▶ [WHAT YOU WILL DO]:
Every record that follows must be returned word for word.

[Stored items]
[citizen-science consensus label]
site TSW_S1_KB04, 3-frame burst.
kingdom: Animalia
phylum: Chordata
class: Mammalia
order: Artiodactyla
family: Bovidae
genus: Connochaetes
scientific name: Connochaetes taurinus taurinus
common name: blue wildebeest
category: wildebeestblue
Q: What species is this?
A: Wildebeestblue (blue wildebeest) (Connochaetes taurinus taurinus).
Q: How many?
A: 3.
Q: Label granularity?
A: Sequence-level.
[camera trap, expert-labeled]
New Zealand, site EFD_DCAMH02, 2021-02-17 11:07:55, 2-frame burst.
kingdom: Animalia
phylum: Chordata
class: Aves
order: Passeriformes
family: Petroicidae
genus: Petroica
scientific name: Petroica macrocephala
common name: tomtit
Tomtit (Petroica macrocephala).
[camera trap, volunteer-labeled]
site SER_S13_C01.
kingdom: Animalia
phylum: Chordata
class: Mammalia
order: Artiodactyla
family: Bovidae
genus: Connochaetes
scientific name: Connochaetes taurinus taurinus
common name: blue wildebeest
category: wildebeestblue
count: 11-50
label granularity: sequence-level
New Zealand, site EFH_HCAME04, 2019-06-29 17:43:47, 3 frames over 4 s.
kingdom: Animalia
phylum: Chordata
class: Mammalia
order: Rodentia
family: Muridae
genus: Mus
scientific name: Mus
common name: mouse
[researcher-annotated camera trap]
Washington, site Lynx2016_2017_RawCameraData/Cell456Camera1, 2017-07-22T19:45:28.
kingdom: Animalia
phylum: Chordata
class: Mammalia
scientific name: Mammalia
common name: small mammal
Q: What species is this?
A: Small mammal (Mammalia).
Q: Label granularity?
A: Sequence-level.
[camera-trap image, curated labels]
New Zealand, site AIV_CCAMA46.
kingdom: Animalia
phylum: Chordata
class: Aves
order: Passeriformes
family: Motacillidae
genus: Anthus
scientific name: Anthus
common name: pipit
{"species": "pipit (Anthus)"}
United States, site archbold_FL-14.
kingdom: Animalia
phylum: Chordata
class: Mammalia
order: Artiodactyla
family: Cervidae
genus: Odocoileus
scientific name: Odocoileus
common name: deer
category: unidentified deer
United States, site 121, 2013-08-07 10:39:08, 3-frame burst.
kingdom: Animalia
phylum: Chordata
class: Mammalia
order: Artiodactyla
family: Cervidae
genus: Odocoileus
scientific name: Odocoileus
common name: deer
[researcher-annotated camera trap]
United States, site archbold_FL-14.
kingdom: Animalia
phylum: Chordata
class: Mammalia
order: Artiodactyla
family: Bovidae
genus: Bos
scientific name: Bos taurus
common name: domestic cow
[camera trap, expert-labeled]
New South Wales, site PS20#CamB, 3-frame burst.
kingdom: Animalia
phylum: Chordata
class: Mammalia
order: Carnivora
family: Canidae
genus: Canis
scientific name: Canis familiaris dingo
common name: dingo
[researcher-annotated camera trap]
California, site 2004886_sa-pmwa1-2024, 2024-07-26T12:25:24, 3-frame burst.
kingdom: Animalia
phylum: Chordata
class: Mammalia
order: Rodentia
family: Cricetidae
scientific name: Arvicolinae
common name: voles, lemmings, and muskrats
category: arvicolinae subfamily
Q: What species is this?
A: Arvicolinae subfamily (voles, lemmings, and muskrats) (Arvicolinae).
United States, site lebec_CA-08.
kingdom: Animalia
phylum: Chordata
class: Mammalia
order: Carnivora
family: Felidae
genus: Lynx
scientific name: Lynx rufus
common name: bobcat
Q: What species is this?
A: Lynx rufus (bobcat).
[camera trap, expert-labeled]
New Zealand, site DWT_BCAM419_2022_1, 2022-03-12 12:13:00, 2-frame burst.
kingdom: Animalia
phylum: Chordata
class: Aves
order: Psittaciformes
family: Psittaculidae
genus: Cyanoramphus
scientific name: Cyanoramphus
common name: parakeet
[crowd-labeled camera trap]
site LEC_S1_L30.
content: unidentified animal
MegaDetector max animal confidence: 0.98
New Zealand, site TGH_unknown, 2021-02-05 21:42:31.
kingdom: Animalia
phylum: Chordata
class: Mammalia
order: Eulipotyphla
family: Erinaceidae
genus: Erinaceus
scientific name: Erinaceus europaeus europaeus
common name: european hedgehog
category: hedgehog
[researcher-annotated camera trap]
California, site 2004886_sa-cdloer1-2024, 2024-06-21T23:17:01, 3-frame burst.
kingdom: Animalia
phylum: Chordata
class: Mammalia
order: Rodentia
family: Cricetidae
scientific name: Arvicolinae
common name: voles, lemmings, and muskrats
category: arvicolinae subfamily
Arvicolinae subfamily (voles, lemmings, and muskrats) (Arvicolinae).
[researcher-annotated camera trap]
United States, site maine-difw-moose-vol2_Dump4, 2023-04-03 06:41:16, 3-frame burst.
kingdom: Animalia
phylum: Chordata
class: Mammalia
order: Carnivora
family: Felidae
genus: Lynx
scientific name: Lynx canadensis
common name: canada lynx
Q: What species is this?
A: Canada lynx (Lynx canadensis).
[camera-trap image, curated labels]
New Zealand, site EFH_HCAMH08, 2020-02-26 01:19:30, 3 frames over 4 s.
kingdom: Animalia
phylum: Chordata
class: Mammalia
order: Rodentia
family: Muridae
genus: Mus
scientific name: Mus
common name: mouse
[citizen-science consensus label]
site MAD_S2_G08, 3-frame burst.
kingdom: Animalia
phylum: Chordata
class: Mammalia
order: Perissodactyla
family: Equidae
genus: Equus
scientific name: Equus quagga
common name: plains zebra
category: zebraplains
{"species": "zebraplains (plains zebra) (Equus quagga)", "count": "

▶ [COMPLETED TASK]:
[citizen-science consensus label]
site TSW_S1_KB04, 3-frame burst.
kingdom: Animalia
phylum: Chordata
class: Mammalia
order: Artiodactyla
family: Bovidae
genus: Connochaetes
scientific name: Connochaetes taurinus taurinus
common name: blue wildebeest
category: wildebeestblue
Q: What species is this?
A: Wildebeestblue (blue wildebeest) (Connochaetes taurinus taurinus).
Q: How many?
A: 3.
Q: Label granularity?
A: Sequence-level.
[camera trap, expert-labeled]
New Zealand, site EFD_DCAMH02, 2021-02-17 11:07:55, 2-frame burst.
kingdom: Animalia
phylum: Chordata
class: Aves
order: Passeriformes
family: Petroicidae
genus: Petroica
scientific name: Petroica macrocephala
common name: tomtit
Tomtit (Petroica macrocephala).
[camera trap, volunteer-labeled]
site SER_S13_C01.
kingdom: Animalia
phylum: Chordata
class: Mammalia
order: Artiodactyla
family: Bovidae
genus: Connochaetes
scientific name: Connochaetes taurinus taurinus
common name: blue wildebeest
category: wildebeestblue
count: 11-50
label granularity: sequence-level
New Zealand, site EFH_HCAME04, 2019-06-29 17:43:47, 3 frames over 4 s.
kingdom: Animalia
phylum: Chordata
class: Mammalia
order: Rodentia
family: Muridae
genus: Mus
scientific name: Mus
common name: mouse
[researcher-annotated camera trap]
Washington, site Lynx2016_2017_RawCameraData/Cell456Camera1, 2017-07-22T19:45:28.
kingdom: Animalia
phylum: Chordata
class: Mammalia
scientific name: Mammalia
common name: small mammal
Q: What species is this?
A: Small mammal (Mammalia).
Q: Label granularity?
A: Sequence-level.
[camera-trap image, curated labels]
New Zealand, site AIV_CCAMA46.
kingdom: Animalia
phylum: Chordata
class: Aves
order: Passeriformes
family: Motacillidae
genus: Anthus
scientific name: Anthus
common name: pipit
{"species": "pipit (Anthus)"}
United States, site archbold_FL-14.
kingdom: Animalia
phylum: Chordata
class: Mammalia
order: Artiodactyla
family: Cervidae
genus: Odocoileus
scientific name: Odocoileus
common name: deer
category: unidentified deer
United States, site 121, 2013-08-07 10:39:08, 3-frame burst.
kingdom: Animalia
phylum: Chordata
class: Mammalia
order: Artiodactyla
family: Cervidae
genus: Odocoileus
scientific name: Odocoileus
common name: deer
[researcher-annotated camera trap]
United States, site archbold_FL-14.
kingdom: Animalia
phylum: Chordata
class: Mammalia
order: Artiodactyla
family: Bovidae
genus: Bos
scientific name: Bos taurus
common name: domestic cow
[camera trap, expert-labeled]
New South Wales, site PS20#CamB, 3-frame burst.
kingdom: Animalia
phylum: Chordata
class: Mammalia
order: Carnivora
family: Canidae
genus: Canis
scientific name: Canis familiaris dingo
common name: dingo
[researcher-annotated camera trap]
California, site 2004886_sa-pmwa1-2024, 2024-07-26T12:25:24, 3-frame burst.
kingdom: Animalia
phylum: Chordata
class: Mammalia
order: Rodentia
family: Cricetidae
scientific name: Arvicolinae
common name: voles, lemmings, and muskrats
category: arvicolinae subfamily
Q: What species is this?
A: Arvicolinae subfamily (voles, lemmings, and muskrats) (Arvicolinae).
United States, site lebec_CA-08.
kingdom: Animalia
phylum: Chordata
class: Mammalia
order: Carnivora
family: Felidae
genus: Lynx
scientific name: Lynx rufus
common name: bobcat
Q: What species is this?
A: Lynx rufus (bobcat).
[camera trap, expert-labeled]
New Zealand, site DWT_BCAM419_2022_1, 2022-03-12 12:13:00, 2-frame burst.
kingdom: Animalia
phylum: Chordata
class: Aves
order: Psittaciformes
family: Psittaculidae
genus: Cyanoramphus
scientific name: Cyanoramphus
common name: parakeet
[crowd-labeled camera trap]
site LEC_S1_L30.
content: unidentified animal
MegaDetector max animal confidence: 0.98
New Zealand, site TGH_unknown, 2021-02-05 21:42:31.
kingdom: Animalia
phylum: Chordata
class: Mammalia
order: Eulipotyphla
family: Erinaceidae
genus: Erinaceus
scientific name: Erinaceus europaeus europaeus
common name: european hedgehog
category: hedgehog
[researcher-annotated camera trap]
California, site 2004886_sa-cdloer1-2024, 2024-06-21T23:17:01, 3-frame burst.
kingdom: Animalia
phylum: Chordata
class: Mammalia
order: Rodentia
family: Cricetidae
scientific name: Arvicolinae
common name: voles, lemmings, and muskrats
category: arvicolinae subfamily
Arvicolinae subfamily (voles, lemmings, and muskrats) (Arvicolinae).
[researcher-annotated camera trap]
United States, site maine-difw-moose-vol2_Dump4, 2023-04-03 06:41:16, 3-frame burst.
kingdom: Animalia
phylum: Chordata
class: Mammalia
order: Carnivora
family: Felidae
genus: Lynx
scientific name: Lynx canadensis
common name: canada lynx
Q: What species is this?
A: Canada lynx (Lynx canadensis).
[camera-trap image, curated labels]
New Zealand, site EFH_HCAMH08, 2020-02-26 01:19:30, 3 frames over 4 s.
kingdom: Animalia
phylum: Chordata
class: Mammalia
order: Rodentia
family: Muridae
genus: Mus
scientific name: Mus
common name: mouse
[citizen-science consensus label]
site MAD_S2_G08, 3-frame burst.
kingdom: Animalia
phylum: Chordata
class: Mammalia
order: Perissodactyla
family: Equidae
genus: Equus
scientific name: Equus quagga
common name: plains zebra
category: zebraplains
{"species": "zebraplains (plains zebra) (Equus quagga)", "count": "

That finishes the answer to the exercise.